PHILIPPE ROY / Aurimages via AFP

Dans son deuxième rapport sur l’état de santé des sols dans le monde, le programme des Nations unies pour l’environnement alerte sur la dégradation des terres qui s’étend désormais à une surface équivalente à l’Afrique.

Cet article est extrait du mensuel Sciences et Avenir - La Recherche n°904, daté juin 2022.

Le programme des Nations unies pour l’environnement (PNUE) a publié son . L’équivalent de la surface de l’Afrique est dégradé affirme l’organisme qui appelle à une action rapide et efficace. Sciences et Avenir a interrogé Dominique Masse, chercheur à l’Institut de recherche pour le développement (IRD) en poste à l’Université Nangui-Abrogoua, à Abidjan (Côte d’Ivoire).

Sciences et Avenir : Quel est l’état actuel des sols dans le monde ?

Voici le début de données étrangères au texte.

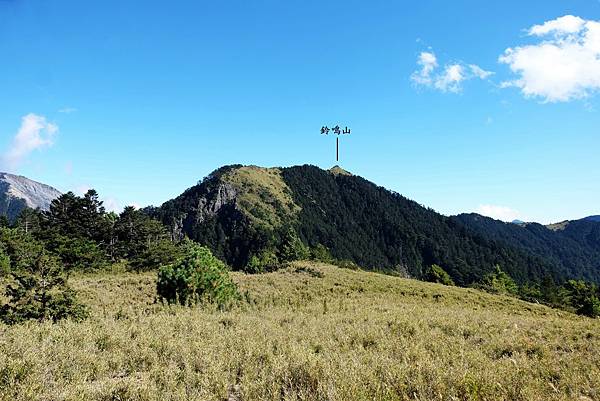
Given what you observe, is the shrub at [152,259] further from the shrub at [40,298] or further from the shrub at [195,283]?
the shrub at [40,298]

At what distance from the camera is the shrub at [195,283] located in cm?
1766

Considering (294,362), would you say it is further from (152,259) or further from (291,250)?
(291,250)

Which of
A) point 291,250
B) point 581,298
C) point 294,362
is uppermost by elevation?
point 291,250

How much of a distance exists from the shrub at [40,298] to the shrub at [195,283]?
5913 millimetres

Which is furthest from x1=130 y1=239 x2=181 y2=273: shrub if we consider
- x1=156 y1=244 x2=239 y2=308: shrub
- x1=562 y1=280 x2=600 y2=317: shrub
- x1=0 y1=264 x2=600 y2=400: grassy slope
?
x1=562 y1=280 x2=600 y2=317: shrub

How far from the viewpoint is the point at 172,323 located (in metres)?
10.4

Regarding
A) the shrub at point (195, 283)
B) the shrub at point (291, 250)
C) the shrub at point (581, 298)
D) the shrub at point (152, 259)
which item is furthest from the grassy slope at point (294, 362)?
the shrub at point (581, 298)

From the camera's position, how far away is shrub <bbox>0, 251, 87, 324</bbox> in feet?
36.3

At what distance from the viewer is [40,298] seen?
38.0 ft

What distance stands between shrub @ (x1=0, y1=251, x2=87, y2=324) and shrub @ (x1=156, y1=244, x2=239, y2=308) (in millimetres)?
5913

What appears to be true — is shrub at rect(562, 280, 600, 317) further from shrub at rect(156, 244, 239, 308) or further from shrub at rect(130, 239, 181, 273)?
shrub at rect(156, 244, 239, 308)

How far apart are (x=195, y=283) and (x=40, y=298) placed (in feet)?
22.6

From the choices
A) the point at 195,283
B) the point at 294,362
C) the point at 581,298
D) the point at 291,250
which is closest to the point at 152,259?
the point at 195,283

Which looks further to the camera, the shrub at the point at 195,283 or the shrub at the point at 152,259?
the shrub at the point at 152,259
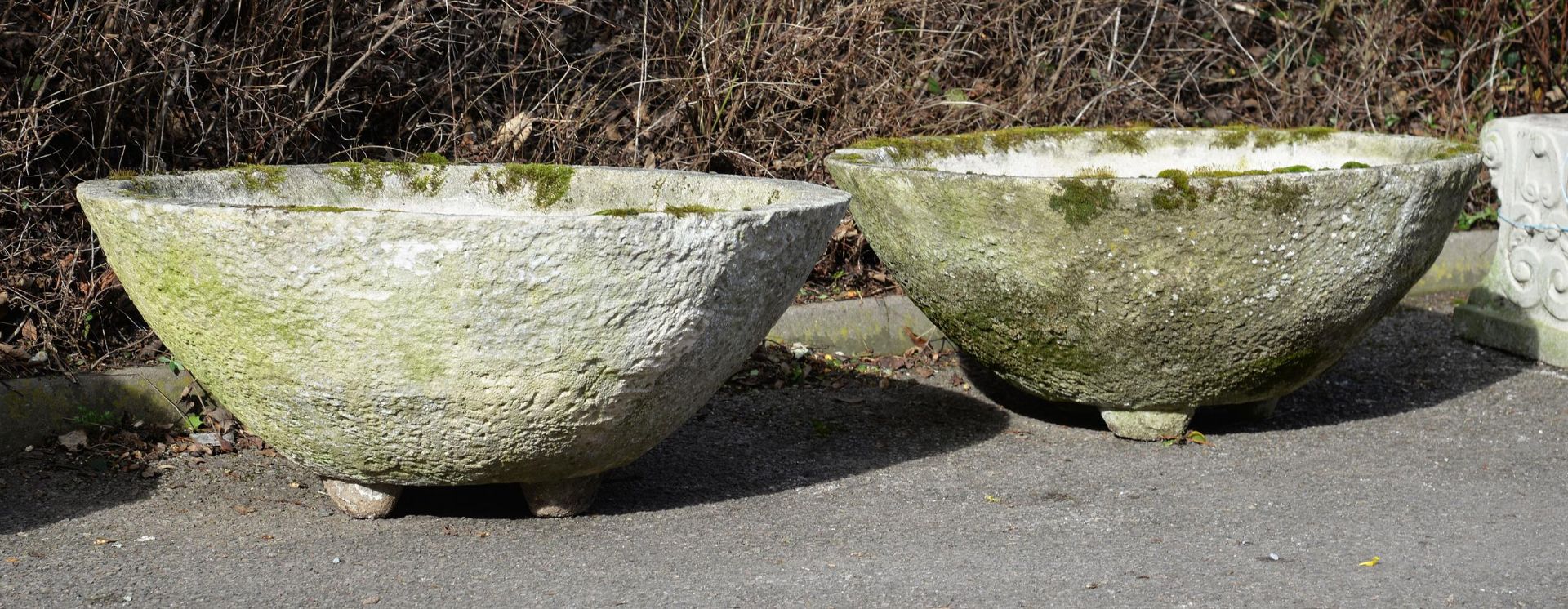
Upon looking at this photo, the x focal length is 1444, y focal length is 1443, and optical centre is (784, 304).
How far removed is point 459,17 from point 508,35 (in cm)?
17

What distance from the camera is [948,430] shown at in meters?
3.91

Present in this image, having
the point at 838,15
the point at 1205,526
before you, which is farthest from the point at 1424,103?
the point at 1205,526

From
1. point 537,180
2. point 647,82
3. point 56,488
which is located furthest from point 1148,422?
point 56,488

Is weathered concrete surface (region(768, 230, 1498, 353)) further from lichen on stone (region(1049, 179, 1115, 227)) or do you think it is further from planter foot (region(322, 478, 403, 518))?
planter foot (region(322, 478, 403, 518))

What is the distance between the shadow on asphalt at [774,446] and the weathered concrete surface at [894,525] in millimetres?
11

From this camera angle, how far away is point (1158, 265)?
3273 mm

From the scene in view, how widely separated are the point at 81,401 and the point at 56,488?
0.39 m

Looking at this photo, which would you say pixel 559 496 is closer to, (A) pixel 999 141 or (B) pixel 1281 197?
(B) pixel 1281 197

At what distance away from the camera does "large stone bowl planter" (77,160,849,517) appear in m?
2.48

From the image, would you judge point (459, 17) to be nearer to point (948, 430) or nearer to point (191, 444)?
point (191, 444)

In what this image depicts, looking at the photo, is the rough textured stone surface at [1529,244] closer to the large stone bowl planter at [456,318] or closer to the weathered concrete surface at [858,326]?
the weathered concrete surface at [858,326]

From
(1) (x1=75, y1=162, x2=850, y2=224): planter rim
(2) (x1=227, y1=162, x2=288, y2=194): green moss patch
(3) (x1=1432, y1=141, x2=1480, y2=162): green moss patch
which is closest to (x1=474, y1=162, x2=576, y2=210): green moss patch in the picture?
(1) (x1=75, y1=162, x2=850, y2=224): planter rim

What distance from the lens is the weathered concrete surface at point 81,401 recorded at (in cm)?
347

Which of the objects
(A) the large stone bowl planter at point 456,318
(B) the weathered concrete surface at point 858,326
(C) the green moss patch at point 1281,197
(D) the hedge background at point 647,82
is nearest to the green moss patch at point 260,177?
(A) the large stone bowl planter at point 456,318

Dominique Masse : 40 % des terres sont dégradées selon la convention de l’ONU de lutte contre la désertification qui s’est réunie à Abidjan en mai. Les pertes en production alimentaire affectent ainsi 40 % de la population mondiale. En cause, le changement d’usage des sols : on déforeste pour cultiver, mais rien n’est fait pour éviter l’appauvrissement de terres surexploitées. 8 % seulement de la surface de la Côte d’Ivoire est aujourd’hui forestière, contre 50 à 60 % dans les années 1960.

Pourquoi cette dégradation se poursuit malgré tout ?

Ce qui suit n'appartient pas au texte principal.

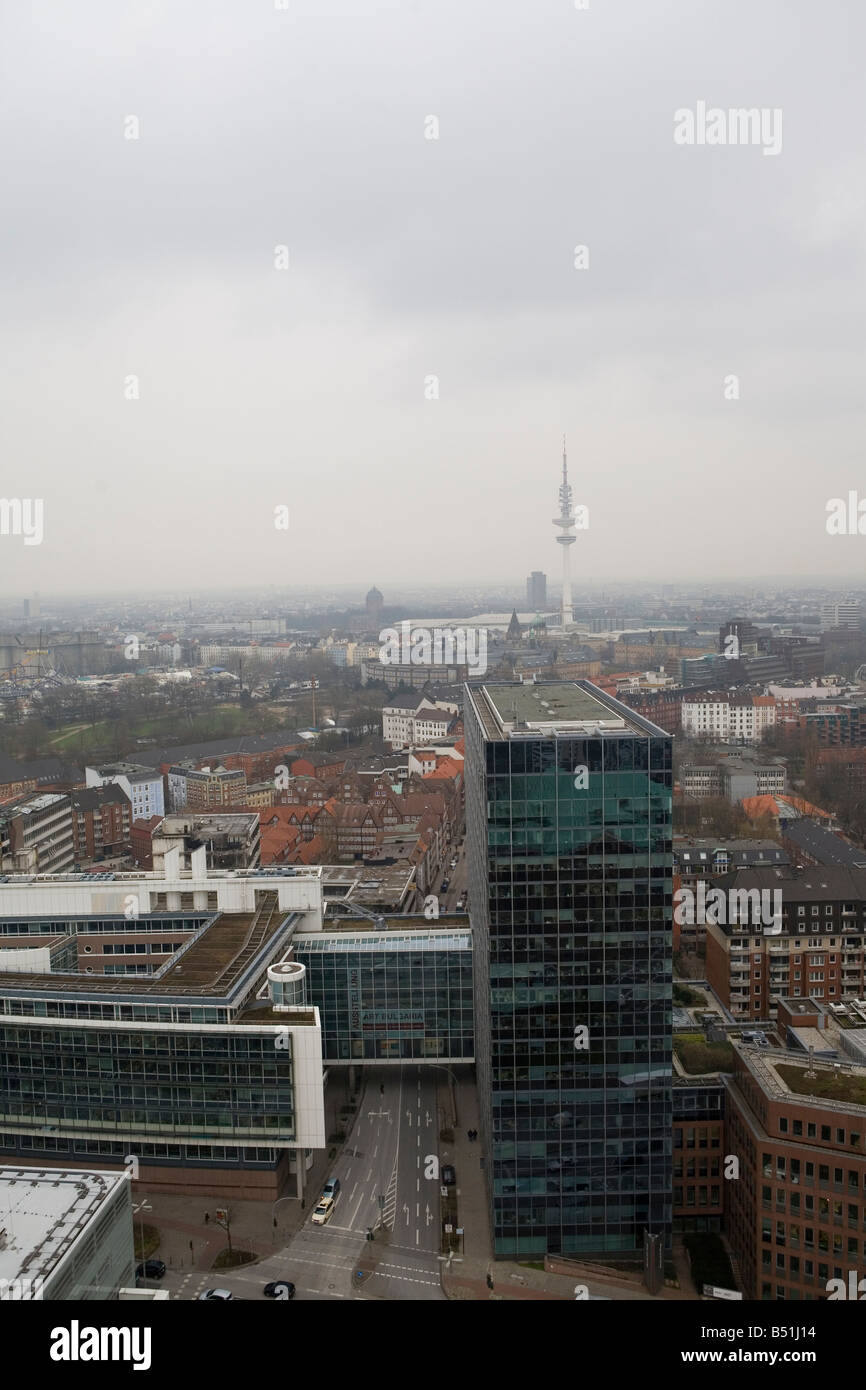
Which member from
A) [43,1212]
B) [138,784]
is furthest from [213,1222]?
[138,784]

La principale cause, c’est la démographie : il y a de plus en plus de bouches à nourrir. Donc on exploite plus d’espaces, sans forcément produire plus sur les espaces déjà cultivés. La production ne peut plus augmenter si les pratiques ne permettent pas de préserver la fertilité des sols.

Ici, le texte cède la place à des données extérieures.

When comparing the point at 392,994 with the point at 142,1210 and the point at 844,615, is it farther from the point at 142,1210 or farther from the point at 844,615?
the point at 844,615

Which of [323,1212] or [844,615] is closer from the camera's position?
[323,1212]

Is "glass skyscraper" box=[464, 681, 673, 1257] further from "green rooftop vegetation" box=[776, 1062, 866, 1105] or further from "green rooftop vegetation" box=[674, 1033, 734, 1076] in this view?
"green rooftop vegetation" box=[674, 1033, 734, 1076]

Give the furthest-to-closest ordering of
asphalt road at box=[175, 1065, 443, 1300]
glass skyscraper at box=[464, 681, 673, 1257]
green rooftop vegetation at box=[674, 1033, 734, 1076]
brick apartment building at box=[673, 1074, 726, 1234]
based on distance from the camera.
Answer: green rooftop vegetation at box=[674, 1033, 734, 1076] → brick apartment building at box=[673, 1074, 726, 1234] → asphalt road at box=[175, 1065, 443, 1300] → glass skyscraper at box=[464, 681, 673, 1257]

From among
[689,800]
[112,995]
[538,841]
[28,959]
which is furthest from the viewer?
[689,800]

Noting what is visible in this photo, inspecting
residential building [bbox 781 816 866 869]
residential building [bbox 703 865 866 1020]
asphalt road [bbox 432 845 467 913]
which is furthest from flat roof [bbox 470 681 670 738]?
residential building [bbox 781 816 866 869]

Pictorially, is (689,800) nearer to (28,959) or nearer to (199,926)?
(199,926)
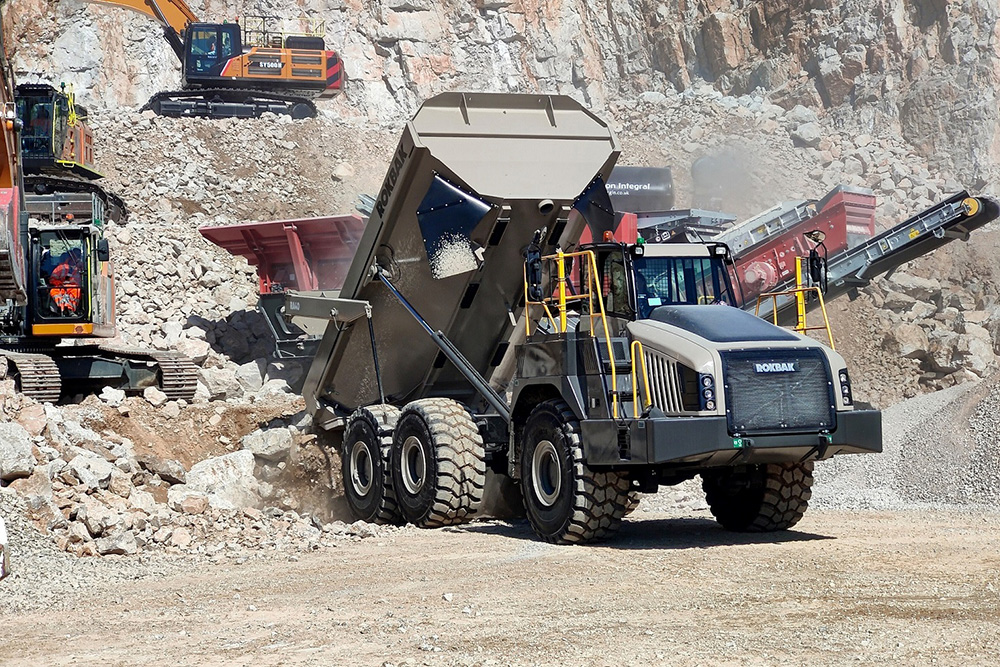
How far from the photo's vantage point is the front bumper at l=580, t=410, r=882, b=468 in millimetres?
7910

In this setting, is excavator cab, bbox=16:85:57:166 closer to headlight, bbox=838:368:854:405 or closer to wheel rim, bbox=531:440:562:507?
wheel rim, bbox=531:440:562:507

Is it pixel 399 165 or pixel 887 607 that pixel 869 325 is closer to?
pixel 399 165

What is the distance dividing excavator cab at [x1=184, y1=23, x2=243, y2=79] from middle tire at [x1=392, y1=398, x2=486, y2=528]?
29.5 m

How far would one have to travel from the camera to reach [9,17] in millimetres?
43750

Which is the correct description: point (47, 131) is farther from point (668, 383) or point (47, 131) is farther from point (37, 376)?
point (668, 383)

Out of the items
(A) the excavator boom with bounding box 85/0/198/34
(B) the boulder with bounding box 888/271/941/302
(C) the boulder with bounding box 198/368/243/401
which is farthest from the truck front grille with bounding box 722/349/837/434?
(A) the excavator boom with bounding box 85/0/198/34

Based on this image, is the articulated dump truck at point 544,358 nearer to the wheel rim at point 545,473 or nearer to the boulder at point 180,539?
the wheel rim at point 545,473

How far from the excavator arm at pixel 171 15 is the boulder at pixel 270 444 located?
2802cm

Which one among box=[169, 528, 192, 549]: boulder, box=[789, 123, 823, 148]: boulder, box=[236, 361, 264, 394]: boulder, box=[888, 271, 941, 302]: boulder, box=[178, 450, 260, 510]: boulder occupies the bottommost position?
box=[169, 528, 192, 549]: boulder

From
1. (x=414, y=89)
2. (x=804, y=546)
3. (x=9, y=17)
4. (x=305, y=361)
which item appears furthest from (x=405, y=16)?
(x=804, y=546)

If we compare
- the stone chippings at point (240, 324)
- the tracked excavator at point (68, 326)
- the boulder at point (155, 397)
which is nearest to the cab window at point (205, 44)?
the stone chippings at point (240, 324)

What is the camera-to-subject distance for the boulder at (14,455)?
9.17 meters

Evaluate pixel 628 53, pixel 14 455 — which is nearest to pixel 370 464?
pixel 14 455

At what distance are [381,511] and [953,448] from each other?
577cm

Que peut apporter la science ?

D’abord, mesurer et évaluer l’état des sols pour démontrer les impacts des pratiques agricoles et de l’activité humaine. Elle peut ensuite promouvoir des innovations : nous travaillons à Abidjan sur l’agriculture urbaine et le recyclage de la matière organique produite par les habitants pour fertiliser les sols cultivés en maraîchage. L’agroforesterie, la polyculture et le poly-élevage sont aujourd’hui considérés comme la voie à suivre.